CONCACAF Champions League
The 2015-16 CONCACAF Champions League was not the most successful of campaigns for the ‘Caps as they finished third in their group behind rivals Seattle Sounders FC and Olimpia of Honduras. A long season forced Vancouver to play depth players in these games, as they finished with a record of 1W-1D-2L. The Whitecaps’ results in continental play in 2016 will come down to how seriously Robinson takes the competition. If he is willing to rest key players in MLS games for a chance at continental success, the ‘Caps have a lot of potential to come out on top. But if MLS play is made a priority again this season, the Whitecaps’ quarterfinal hopes will most likely be very slim to none.
When it comes to reserve and developmental teams, the age old battle between development and results is always a main topic of conversation. From a purely results-based standpoint, 2015 cannot be considered a success by any means for WFC2. However, looking at it from a developmental point of view, outside of the success of draft pick Tim Parker with his jump from the USL to MLS, it is far too early to determine if WFC2 is fulfilling that role well. Head coach Alan Koch has stressed in the past that he aims for a mix of both results and development with his team.
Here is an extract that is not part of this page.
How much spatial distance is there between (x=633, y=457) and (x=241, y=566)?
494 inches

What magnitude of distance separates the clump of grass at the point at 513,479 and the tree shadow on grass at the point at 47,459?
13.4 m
If this is the case, the Thundercaps should be expected to do far better than last season where they only finished one point above last place in the West. With key additions like Frano, Haber, de Wit, and Green, the baby ‘Caps will likely have a far more successful 2016 season. Whether or not they will make their first appearance in the USL playoffs or not is still unknown, but it would be a shock for WFC2 to finish as low as last season again.
What 2016 truly holds for the Whitecaps is still far from decided, but if nothing else, it should be another great season at BC Place.
The Whitecaps season starts on Sunday at 2:30 against the Montreal Impact at BC Place. A rematch of the 2015 Voyageur’s Cup final faces the ‘Caps, but with Impact star Drogba avoiding artificial turf, Vancouver should be expected to start their season on a successful note.